> WHAT YOU HAVE TO DO
Reproduce every line of the material below, but drop the pictures.

> DATA EXTRACT
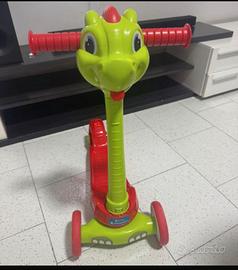 Monopattino clementoni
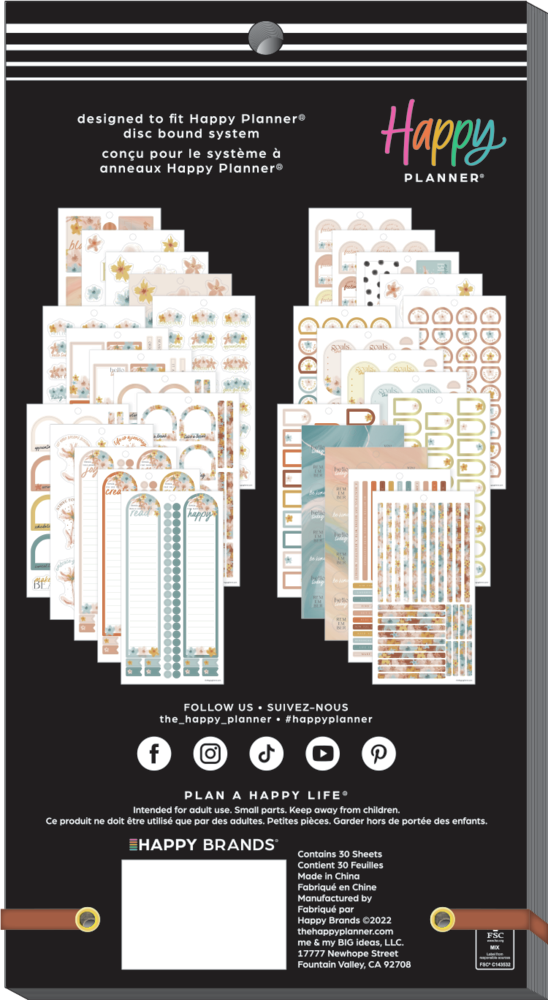 Sofly Sticker Softly Modern - Value Pack Stickers – Happy Planner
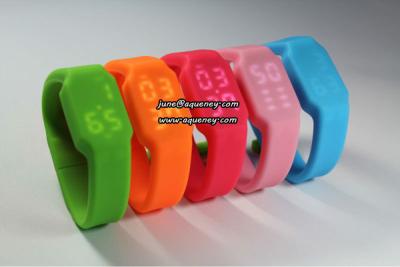 China Buy the newest and cheapest Wristband 1GB ~ 32GB USB with LED Watch for sale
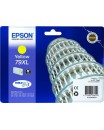 Cartuccia Epson T7904 / C13T79044010 Giallo 2000 Pagine  17.1ml 79XL Originale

> YOUR SOLUTION
 Monopattino clementoni
 Sofly Sticker Softly Modern - Value Pack Stickers – Happy Planner
 China Buy the newest and cheapest Wristband 1GB ~ 32GB USB with LED Watch for sale
 Cartuccia Epson T7904 / C13T79044010 Giallo 2000 Pagine  17.1ml 79XL Originale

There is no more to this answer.